Parallèlement à cela, Dominique Massenot a cherché à savoir si les composts de déchets verts, que l’on peut trouver dans les déchetteries, étaient de bonne qualité pour la vigne. Selon lui, ils sont moins intéressants. « Les ingrédients utilisés, notamment le bois, sont trop stables. Ils n’auront pas d’effet fertilisant », conclut-il. Il avait d’ailleurs déjà essayé d’ajouter des sarments de vigne dans des composts biodynamiques. Le résultat était alors décevant, puisque apparaissaient des carences azotées et des baisses de rendements dans les vignes ainsi conduites. Pour entretenir les taux d’azote dans le sol, il préconise donc un compost jeune, issu de fumier de bovin et comprenant les préparats biodynamiques de l’année antérieure. Dans l’idéal, l’application intervient en fin d’hiver, pour que les micro-organismes puissent relarguer les éléments nutritifs nécessaires à la plante au moment du débourrement.
Témoignage
Le compost jeune est bien plus bénéfique
Initialement j’utilisais des composts vieux que j’appliquais à l’automne, comme beaucoup de mes confrères. Les réserves d’azote dans mes vignes se sont épuisées avec le temps. Lorsque je suis passé sur du compost jeune, l’effet a été flagrant : j’ai observé de meilleurs rendements et même de meilleures fermentations dès la première année. J’apporte environ deux tonnes hectares au mois de mars, avec un compost biodynamique âgé d’un mois et demi environ. Comme il est plus gras, l’idéal est de le faire passer d’abord par un épandeur à fumier agricole pour l’émietter, puis de l’épandre avec son matériel viticole. Au final ce n’est pas beaucoup plus contraignant, il faut juste s’organiser un peu !
Qu’est ce que la cristallisation sensible ?
La cristallisation sensible est une méthode permettant d’évaluer de façon globale l’énergie d’un produit vivant.

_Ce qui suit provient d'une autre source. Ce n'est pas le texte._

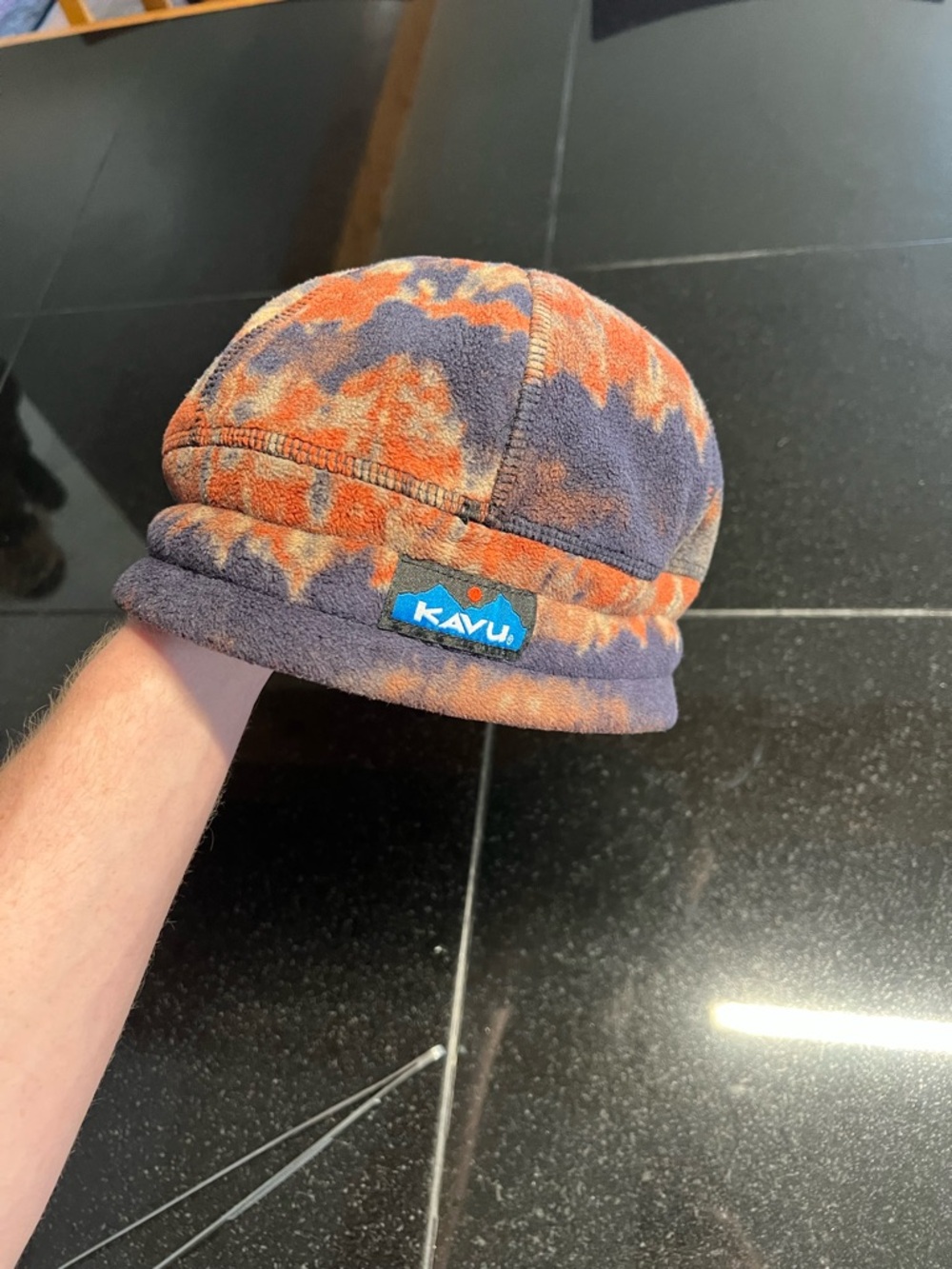 Kavu Tie-Dye Synch Orange/Blue Fleece Beanie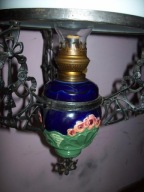 --OBNIŻKA--[@3x] -Dworska Wiedenska lampa naftowa XIXw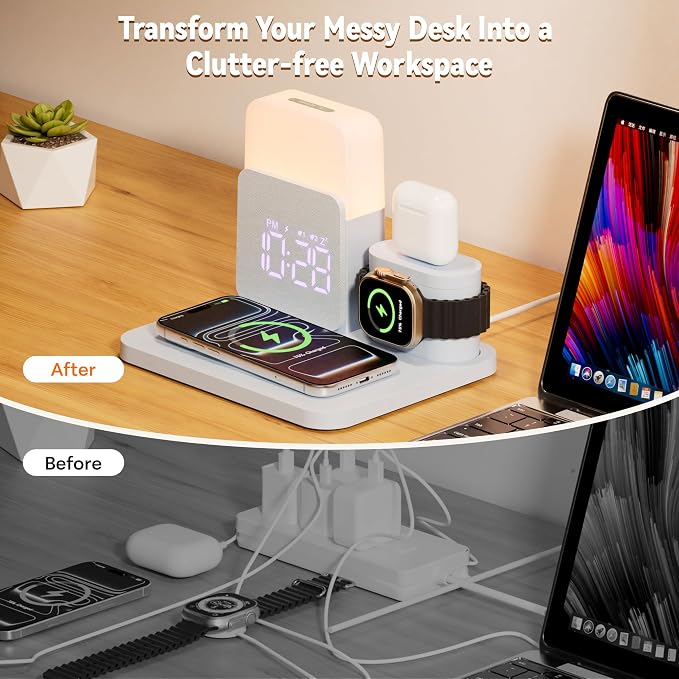 7 in 1 Wireless Charging Station, Magnetic 25W Fast Charger with Alarm Clock & Night Light, Bedside Charging Stand for iPhone 17 16 15 14 13 12 Pro Max, Apple Watch, AirPods, Bedroom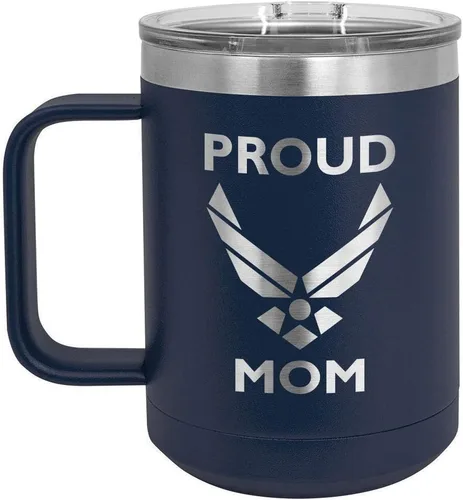 Miniatura 5 de PROUD AIR FORCE MOM BLACK Taza de café de 15 oz con tapa deslizante Taza de café de viaje aislada Ideas de regalo del día de la madre de hijo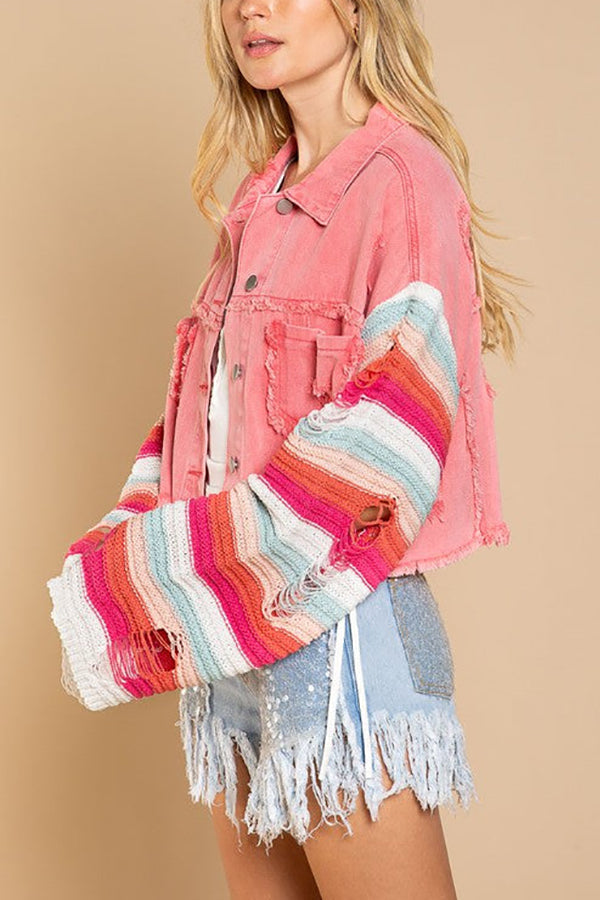 Crochet Sleeve Denim Crop Jacket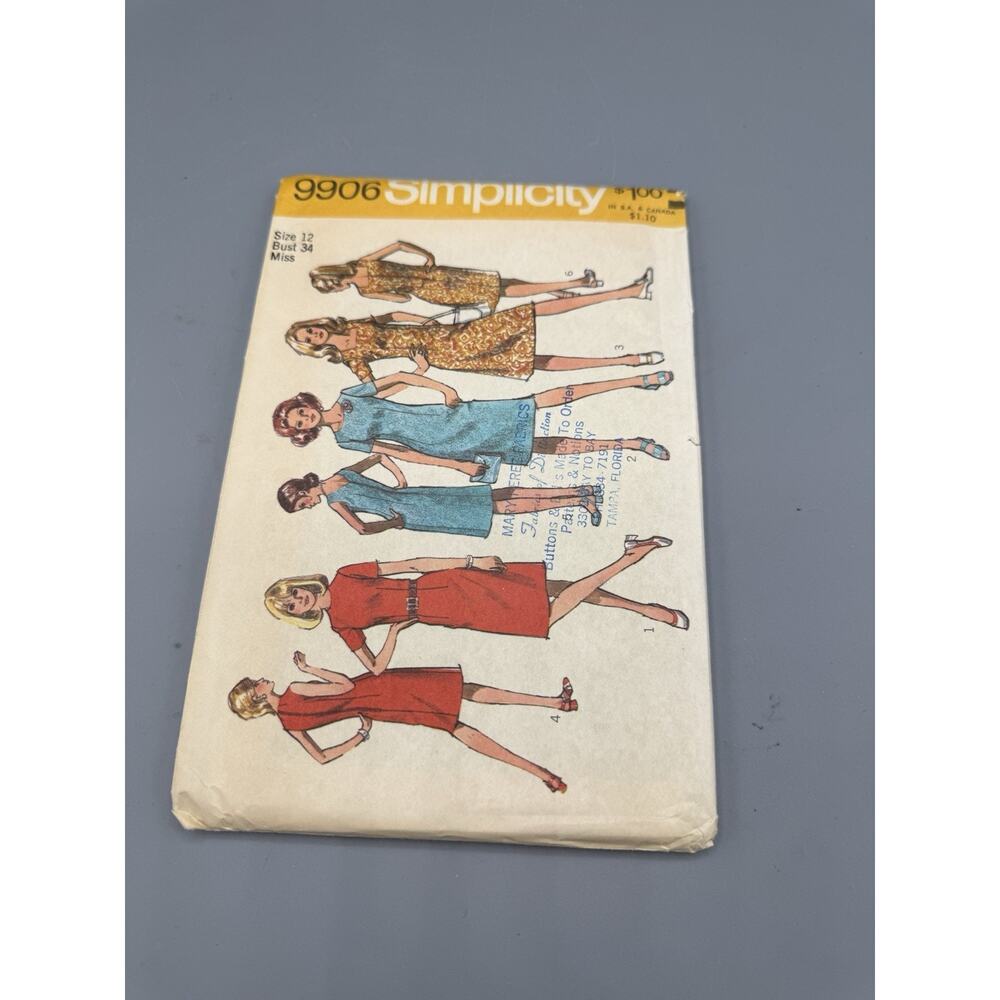 Simplicity 9906 Vintage 1970s Dress Pattern Size 12 Bust 34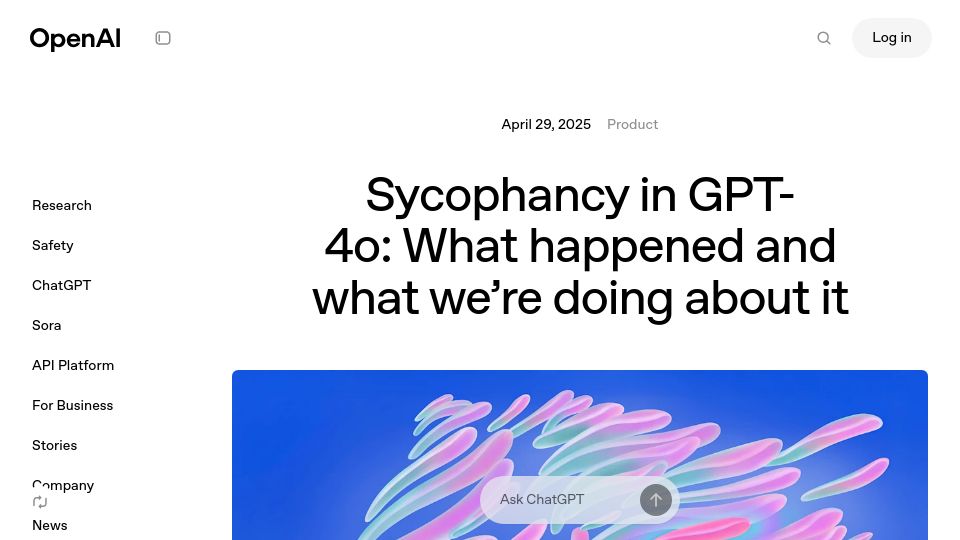 Screenshot of openai.com: Sycophancy in GPT-4o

Mise au point par un chimiste et agronome allemand au début du vingtième siècle, elle est aujourd’hui utilisée, principalement en biodynamie, pour étudier les forces contenues dans divers composés. Le scientifique avait démontré à l’époque qu’un sel pur se cristallise de façon désordonnée, alors qu’il subit une coordination évidente en présence d’une substance vivante. « Chaque composant vivant émet une énergie particulière, et la méthode permet de synthétiser toutes ces énergies », explique Margarethe Chapelle, gérante du laboratoire Œnocristal. L’analyse consiste à associer dans une boîte de Petri une solution de chlorure de cuivre et un extrait liquide de la substance à étudier, puis à faire sécher le tout. Cela s’opère dans une étuve à température et hygrométrie constantes, sur des plaques montées sur silentbloc, afin d’éviter tout mouvement. « La méthode n’est toutefois pas standardisée, commente Christian Marcel, cristallographe. Nous sommes très peu à l’utiliser. » La cristallisation s’opère naturellement en quelques heures. Il en découle une « image », qu’il faut interpréter. « C’est donc une évaluation qualitative, et non quantitative », précise Margarethe Chapelle. Ces images obtenues après le processus ne sont pas reproductibles. Cependant, selon la scientifique chaque composé possède une signature propre. La lecture se fait en observant les anomalies (cassures du réseau cristallin, distorsions ou encore germinations secondaires) par rapport à une grille de lecture. Trois zones distinctes sont interprétées, chacune représentant un aspect particulier du produit (arômes et potentiel de garde d’un vin, par exemple). Attention toutefois. Selon Christian Marcel, « Cette lecture suggère les choses, elle ne les affirme pas ! ». La cristallisation sensible n’a pas vocation à remplacer une analyse œnologique ou agronomique. « Mais c’est une bonne méthode complémentaire » conclut Margarethe Chapelle.